Exercise task A: Copy the records word for word, starting with the line that contains "From a look" and continuing through the last line of the records.

# Sugar glider



## abratforarat (Jan 12, 2014)

I love rats with all my heart, but I want to try something new after my girls die. I wouldn't want to if it wasn't for sugar gliders. Does anyone know if sugar gliders are nice pets? I know some people have them, and I might rotate: rats, sugar gliders, rats, sugar gliders, and so on, for the rest of my life


----------



## DustyRat (Jul 9, 2012)

I have watched a few YouTube vids on them and they seem very rat-like in many ways.


----------



## abratforarat (Jan 12, 2014)

Then I think when my rats die, which will be soon, I might get a sugar glider, if I can find a baby. I'll research some videos, and other members, please post your opinion, too! Thanks, Dustyrat!


----------



## Phantom (Apr 4, 2012)

My brother has a glider that my family is watching for a few weeks. She's really interesting, and so much smaller than a rat. They are nocturnal and only really come out at night. Daylight is naptime to them. You can, however, carry them around in a pouch during the day. 

My brother's glider, Mina, is somewhat dog phobic though, since her cagemate was eaten by a dog. (This happened before my brother got her.) She does get pretty crabby when someone tries to wake her during the day. From my understanding, most sugar gliders get crabby if someone wakes them during the day. 

My friend has a glider, named Binky, who gets crabby during daylight hourd as well. He has this super facination with hair and other pets in the house though. He's very touchy and loves to touch and grab things. 

They eat a very large variety of fruits and veggies. They should be fed fruits and veggies every night along with their dusted dry food (according to what I was told). They also have a very high metabolism. 

I also know they can bark when they are lonely, bored, mating call, and it's pretty much a form of communication. Most likely they will do it for the attention or if they are bored. It's a good idea to get a glider a cage mate from what I've heard. The reason why Mina does not have one at the moment is because her cage mate, Mino, died by dog and she's still getting over the ordeal. 

That's pretty much where my knowledge of gliders ends. Lol. =P


----------



## cagedbirdsinging (May 28, 2012)

I've had sugar gliders in the past and I can say that they are nothing like rats. They have no interest in being held, you won't ever see them, etc. They are one of those pets that really aren't pets.


----------



## ratty_milkshake (Feb 24, 2014)

Information shown:
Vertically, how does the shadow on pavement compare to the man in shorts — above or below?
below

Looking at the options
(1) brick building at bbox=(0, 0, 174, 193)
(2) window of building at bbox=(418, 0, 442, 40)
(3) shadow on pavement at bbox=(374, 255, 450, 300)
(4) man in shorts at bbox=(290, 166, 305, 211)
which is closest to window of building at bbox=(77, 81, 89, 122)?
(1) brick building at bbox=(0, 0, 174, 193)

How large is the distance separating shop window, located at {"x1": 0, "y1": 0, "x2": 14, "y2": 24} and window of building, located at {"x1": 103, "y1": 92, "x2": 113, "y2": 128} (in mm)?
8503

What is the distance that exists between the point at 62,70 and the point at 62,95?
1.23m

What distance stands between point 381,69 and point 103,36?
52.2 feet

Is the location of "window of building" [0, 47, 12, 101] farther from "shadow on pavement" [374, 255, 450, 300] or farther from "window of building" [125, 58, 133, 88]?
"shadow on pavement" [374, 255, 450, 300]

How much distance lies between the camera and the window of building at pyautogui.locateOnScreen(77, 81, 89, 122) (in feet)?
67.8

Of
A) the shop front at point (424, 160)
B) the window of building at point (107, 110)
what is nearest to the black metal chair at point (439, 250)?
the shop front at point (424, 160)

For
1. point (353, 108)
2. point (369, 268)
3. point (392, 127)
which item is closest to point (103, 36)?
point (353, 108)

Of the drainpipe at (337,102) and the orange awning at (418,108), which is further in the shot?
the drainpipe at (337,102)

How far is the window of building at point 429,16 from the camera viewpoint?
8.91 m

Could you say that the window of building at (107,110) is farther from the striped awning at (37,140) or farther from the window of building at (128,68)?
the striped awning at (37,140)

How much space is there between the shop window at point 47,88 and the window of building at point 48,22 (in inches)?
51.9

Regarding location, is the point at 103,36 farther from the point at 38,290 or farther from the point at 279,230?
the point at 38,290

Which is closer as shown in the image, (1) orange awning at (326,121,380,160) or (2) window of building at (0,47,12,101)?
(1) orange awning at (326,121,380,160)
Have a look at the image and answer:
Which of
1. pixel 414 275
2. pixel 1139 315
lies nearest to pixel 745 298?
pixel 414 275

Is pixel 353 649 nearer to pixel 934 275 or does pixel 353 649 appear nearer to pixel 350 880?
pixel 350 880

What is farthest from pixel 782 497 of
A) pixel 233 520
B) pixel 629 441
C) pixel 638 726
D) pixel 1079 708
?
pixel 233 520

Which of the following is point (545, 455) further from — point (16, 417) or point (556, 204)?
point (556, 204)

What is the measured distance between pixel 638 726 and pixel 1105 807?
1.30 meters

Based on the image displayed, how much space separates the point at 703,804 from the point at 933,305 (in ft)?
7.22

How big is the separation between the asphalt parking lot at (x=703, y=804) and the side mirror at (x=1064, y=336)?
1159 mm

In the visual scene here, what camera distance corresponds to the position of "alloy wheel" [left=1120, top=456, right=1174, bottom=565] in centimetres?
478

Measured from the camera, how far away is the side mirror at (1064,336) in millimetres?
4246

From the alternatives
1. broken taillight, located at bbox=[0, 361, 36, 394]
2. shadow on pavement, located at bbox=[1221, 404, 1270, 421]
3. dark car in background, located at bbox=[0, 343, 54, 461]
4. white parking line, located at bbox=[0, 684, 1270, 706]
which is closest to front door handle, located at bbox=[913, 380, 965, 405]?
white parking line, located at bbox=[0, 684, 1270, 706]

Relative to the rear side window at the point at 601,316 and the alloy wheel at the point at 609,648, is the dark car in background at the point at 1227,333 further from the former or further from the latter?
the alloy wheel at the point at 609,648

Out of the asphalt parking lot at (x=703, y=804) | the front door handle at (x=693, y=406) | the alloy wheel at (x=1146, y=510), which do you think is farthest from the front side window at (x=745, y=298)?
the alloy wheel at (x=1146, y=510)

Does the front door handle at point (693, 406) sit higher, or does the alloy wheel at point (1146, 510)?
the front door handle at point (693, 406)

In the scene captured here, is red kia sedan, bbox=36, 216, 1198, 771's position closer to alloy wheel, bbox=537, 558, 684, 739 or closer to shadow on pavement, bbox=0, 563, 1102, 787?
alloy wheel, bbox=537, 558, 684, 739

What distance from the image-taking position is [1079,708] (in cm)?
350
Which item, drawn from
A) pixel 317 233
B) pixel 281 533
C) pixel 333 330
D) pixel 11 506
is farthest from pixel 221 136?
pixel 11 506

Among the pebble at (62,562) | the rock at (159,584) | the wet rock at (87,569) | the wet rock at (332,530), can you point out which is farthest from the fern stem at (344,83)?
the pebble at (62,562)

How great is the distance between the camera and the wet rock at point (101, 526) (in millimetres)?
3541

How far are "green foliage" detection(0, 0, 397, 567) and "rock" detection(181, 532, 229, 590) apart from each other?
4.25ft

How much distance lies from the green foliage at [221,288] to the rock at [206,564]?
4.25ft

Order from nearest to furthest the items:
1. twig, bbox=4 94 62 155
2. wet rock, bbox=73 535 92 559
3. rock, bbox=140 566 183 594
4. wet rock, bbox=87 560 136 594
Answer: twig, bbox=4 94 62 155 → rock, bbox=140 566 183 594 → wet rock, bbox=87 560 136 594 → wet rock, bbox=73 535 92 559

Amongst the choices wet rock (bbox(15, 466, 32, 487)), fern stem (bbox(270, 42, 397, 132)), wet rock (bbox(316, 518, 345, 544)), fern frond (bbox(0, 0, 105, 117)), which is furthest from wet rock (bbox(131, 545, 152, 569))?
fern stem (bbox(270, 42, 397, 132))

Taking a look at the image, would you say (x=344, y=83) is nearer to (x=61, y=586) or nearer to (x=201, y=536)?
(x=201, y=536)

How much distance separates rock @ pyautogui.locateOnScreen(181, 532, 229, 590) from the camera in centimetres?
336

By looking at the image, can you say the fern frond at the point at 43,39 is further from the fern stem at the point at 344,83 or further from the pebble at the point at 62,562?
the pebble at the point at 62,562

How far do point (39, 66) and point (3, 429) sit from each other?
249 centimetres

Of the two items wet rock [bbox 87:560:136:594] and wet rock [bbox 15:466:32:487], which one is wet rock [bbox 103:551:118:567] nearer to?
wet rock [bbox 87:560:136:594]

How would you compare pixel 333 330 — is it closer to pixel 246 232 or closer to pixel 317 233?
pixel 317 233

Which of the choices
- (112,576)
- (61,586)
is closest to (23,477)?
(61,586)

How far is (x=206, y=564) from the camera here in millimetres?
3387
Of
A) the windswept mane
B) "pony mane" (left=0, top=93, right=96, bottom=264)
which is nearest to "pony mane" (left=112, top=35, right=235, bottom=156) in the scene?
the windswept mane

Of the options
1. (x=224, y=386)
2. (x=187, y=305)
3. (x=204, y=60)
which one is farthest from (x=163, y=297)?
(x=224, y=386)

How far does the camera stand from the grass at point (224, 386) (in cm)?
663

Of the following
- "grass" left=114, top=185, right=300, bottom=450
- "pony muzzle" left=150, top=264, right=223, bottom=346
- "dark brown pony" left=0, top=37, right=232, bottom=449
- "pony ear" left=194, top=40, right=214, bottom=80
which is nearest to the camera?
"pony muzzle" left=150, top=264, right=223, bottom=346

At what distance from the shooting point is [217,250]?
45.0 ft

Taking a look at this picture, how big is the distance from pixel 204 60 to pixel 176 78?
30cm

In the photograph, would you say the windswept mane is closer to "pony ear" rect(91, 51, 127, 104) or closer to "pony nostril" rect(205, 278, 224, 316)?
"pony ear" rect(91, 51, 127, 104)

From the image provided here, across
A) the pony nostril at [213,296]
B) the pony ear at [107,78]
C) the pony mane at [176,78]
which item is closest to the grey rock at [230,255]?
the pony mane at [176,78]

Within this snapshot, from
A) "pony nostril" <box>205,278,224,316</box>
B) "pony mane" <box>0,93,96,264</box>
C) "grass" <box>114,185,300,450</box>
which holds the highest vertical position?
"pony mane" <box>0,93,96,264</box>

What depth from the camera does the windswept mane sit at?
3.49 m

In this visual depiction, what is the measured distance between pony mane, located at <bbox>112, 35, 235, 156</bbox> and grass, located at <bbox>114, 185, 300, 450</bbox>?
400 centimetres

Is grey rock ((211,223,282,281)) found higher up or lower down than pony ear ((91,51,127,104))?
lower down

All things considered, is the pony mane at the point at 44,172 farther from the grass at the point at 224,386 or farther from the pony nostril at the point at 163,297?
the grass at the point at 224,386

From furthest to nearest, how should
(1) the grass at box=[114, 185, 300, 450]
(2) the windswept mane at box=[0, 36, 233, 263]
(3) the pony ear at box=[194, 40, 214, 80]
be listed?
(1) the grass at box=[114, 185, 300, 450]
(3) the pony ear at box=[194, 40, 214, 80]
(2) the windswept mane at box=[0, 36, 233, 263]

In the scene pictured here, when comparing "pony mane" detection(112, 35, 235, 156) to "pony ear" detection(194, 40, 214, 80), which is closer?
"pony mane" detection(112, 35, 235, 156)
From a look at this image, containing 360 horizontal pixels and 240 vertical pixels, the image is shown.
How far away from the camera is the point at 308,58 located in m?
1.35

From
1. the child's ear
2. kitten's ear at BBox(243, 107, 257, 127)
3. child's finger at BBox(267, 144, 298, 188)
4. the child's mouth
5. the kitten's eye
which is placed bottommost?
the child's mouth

Exercise task B:
Answer these questions about the sugar glider thread:
(i) What is the name of the glider owned by Phantom's brother?
(ii) What is the name of the glider belonging to Phantom's friend?
(iii) According to cagedbirdsinging, what do sugar gliders have no interest in?

Full response A:
From a look at this image, containing 360 horizontal pixels and 240 vertical pixels, the image is shown.
How far away from the camera is the point at 308,58 located in m?
1.35

From
1. the child's ear
2. kitten's ear at BBox(243, 107, 257, 127)
3. child's finger at BBox(267, 144, 298, 188)
4. the child's mouth
5. the kitten's eye
which is placed bottommost?
the child's mouth

Full response B:
(i) Mina
(ii) Binky
(iii) Being held